• Excerpted passage
I have been reading Originals by Adam Grant, a fascinating book exploring how non-conformists operate. There is a chapter analysing how procrastination can be a productive tool to create innovative ideas. It turns out that the most innovative work is best done in stages. This certainly rings true for me. When I start a new design I find the prospect exciting but daunting. I spend at least a day looking at hundreds of images and references and when I feel overloaded I put pencil to paper – usually late at night. I find that doing it when I’m tired allows mistakes to happen and often those mistakes are the best part of the design.

In chapter 4 of Originals Adam Grant explains this known phenomenon, “procrastination may be particularly conducive to creativity when it leaves us solving problems at moments when we are unfocused ….. When we are sleepy we are more open to random thoughts and novel ideas.” When I was at Goldsmiths College many of the tutors spoke about this as well. One of my tutors, Avis Newman (fantastic painter in the Tate Britain Collection) called the weird ideas which jump out of the unconscious when we are tired and unguarded “slippages” and said they were the most valuable elements in her creative process.

After four years of creating unique Face Lace designs the Face Lace team and I have decided to recreate our website. We took our time to explore possibilities (about eight months, in fact). We hope you find it an exciting work in progress, thank you so much for the work you’ve done on our site.

• Task requirements
Retype the passage on procrastination and creativity in full, word for word. The lines that come next have no connection to the passage on procrastination and creativity.

• Dataset extract
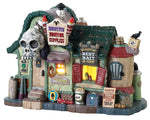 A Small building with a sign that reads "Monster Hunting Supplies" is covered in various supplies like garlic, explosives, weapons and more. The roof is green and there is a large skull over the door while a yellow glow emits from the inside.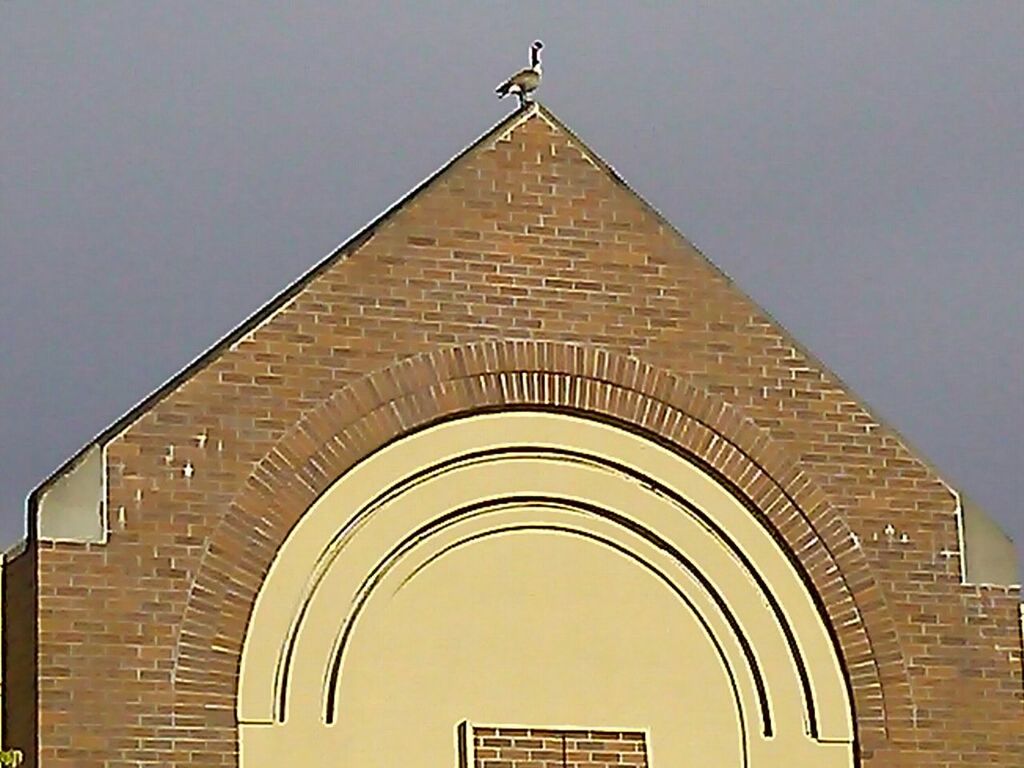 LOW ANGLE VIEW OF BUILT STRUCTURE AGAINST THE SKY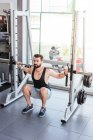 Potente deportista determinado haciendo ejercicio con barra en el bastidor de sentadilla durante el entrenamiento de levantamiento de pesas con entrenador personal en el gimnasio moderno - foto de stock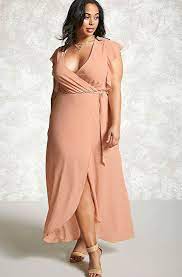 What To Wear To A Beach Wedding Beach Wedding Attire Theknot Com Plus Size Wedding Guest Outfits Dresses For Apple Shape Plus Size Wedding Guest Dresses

• Output for this exercise
I have been reading Originals by Adam Grant, a fascinating book exploring how non-conformists operate. There is a chapter analysing how procrastination can be a productive tool to create innovative ideas. It turns out that the most innovative work is best done in stages. This certainly rings true for me. When I start a new design I find the prospect exciting but daunting. I spend at least a day looking at hundreds of images and references and when I feel overloaded I put pencil to paper – usually late at night. I find that doing it when I’m tired allows mistakes to happen and often those mistakes are the best part of the design.

In chapter 4 of Originals Adam Grant explains this known phenomenon, “procrastination may be particularly conducive to creativity when it leaves us solving problems at moments when we are unfocused ….. When we are sleepy we are more open to random thoughts and novel ideas.” When I was at Goldsmiths College many of the tutors spoke about this as well. One of my tutors, Avis Newman (fantastic painter in the Tate Britain Collection) called the weird ideas which jump out of the unconscious when we are tired and unguarded “slippages” and said they were the most valuable elements in her creative process.

After four years of creating unique Face Lace designs the Face Lace team and I have decided to recreate our website. We took our time to explore possibilities (about eight months, in fact). We hope you find it an exciting work in progress, thank you so much for the work you’ve done on our site.